The Korean War (Conflict) has been called the “Forgotten War.”

The conflict happened so soon after World War II and before Vietnam that the impact on the United States was far less than that of the other two wars. In fact, the Korean Conflict never technically ended.

The Korean War generation deserves to have its story told. To honor the veterans who served during the conflict, American Legion Auxiliary Unit 90 will host a recognition ceremony Saturday, April 28, 3 p.m., at Heritage Park. (If inclement weather, the ceremony will be held at the Atmore Area YMCA.)

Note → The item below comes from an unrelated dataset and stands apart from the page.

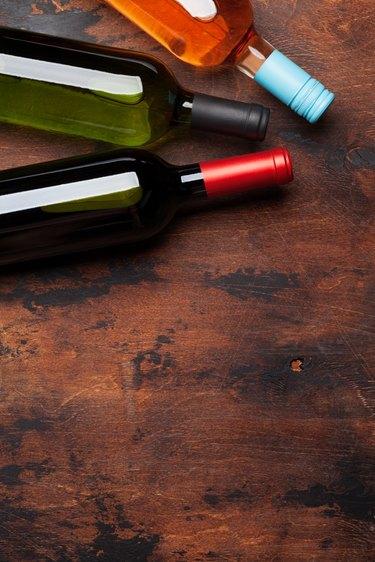 Various wine bottles on wooden table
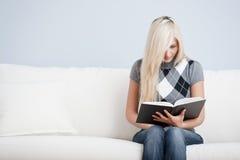 Donna che si siede sullo strato e sul libro di lettura Immagine Stock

President Truman committed the United States to the war without popular support and without congressional authorization. Once he did this, he did not want the war to expand, fearing the war to be “forgotten.” United States performance in the war was poor to mediocre, but improved after General Douglas MacArthur was relieved of his command on April 11, 1951. He was relieved of his command after making statements conflicting with the administration. President Eisenhower called for an Armistice soon after he took office.

The fighting involved extreme sacrifice and hardship. Reported dates of the war were January 25, 1950 through June 27, 1956. (Technically the war is still active.

The United States and North Korea did not sign a peace treaty between the two nations.)

American casualties were reported as 54,246. There are 7,747 American soldiers from this war still unaccounted for. Korean soldiers dead approached three million.